Low-Dose Pioglitazone does not Increase ROS Production in Chronic Granulomatous Disease Patients with Severe Infection

We sought to further investigate the efficacy and safety of pioglitazone for chronic granulomatous disease (CGD) patients with severe infection. CGD patients with severe infection were enrolled and treated with pioglitazone for 90 days. The degree of improvement in infection and the changes of dihydrorhodamine-123 (DHR) were used to evaluate the efficacy of pioglitazone. The adverse reaction of pioglitazone was also investigated. We planned to enroll 30 patients at first in the study. However, the study was terminated due to negative results from all 3 enrolled patients.
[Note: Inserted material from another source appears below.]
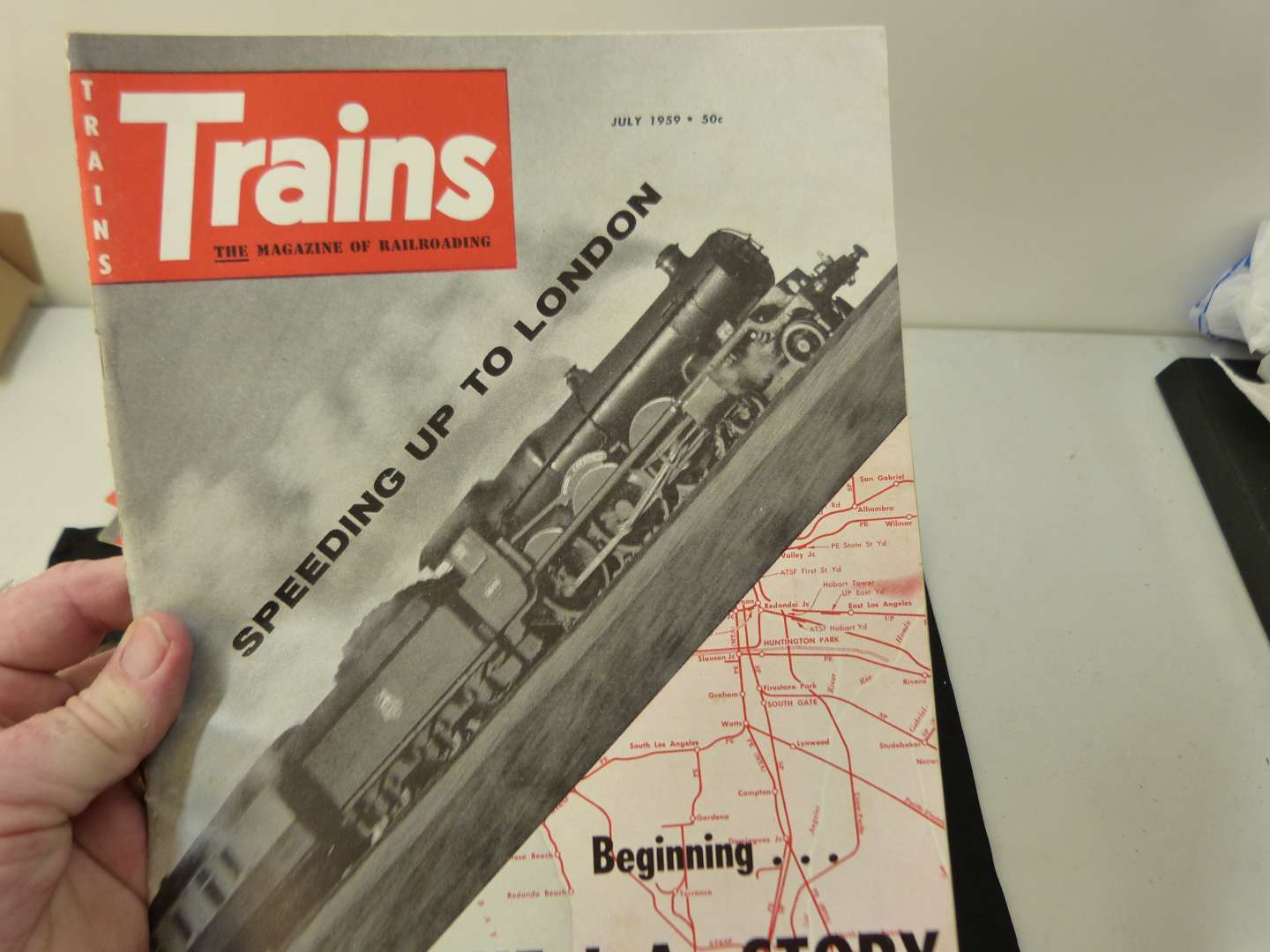 """Lot # 272  Trains """"The Magazine of Railroading"""" 1956 full year (magazines are complete-great advertising & stories)"""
The 3 patients were diagnosed with CGD by clinical characteristics, DHR analysis, and genetics analysis. Mutations were CYBB (c.177C>A; p.C59X) in P1, CYBB (c.1498G>T; p.D500Y) in P2, and NCF2 (c.137T>G; p.M46R) in P3, respectively. The age of onset of the 3 patients was within 2 years after birth. The most common sites of infection were lung, lymph node, skin, and soft tissue, which were experienced in all 3 patients. The age of administration with pioglitazone was 5.2 years, 16 years and 11.1 years, respectively. The 3 patients experienced no improvement in severity of infection and stimulation index of the DHR did not also improve after receiving pioglitazone 10, 45 and 90 days, respectively. No drug-related adverse reaction was found during the period of pioglitazone. Low dose of pioglitazone did not improve the severity of infection and production of ROS in CGD patients with severe infection.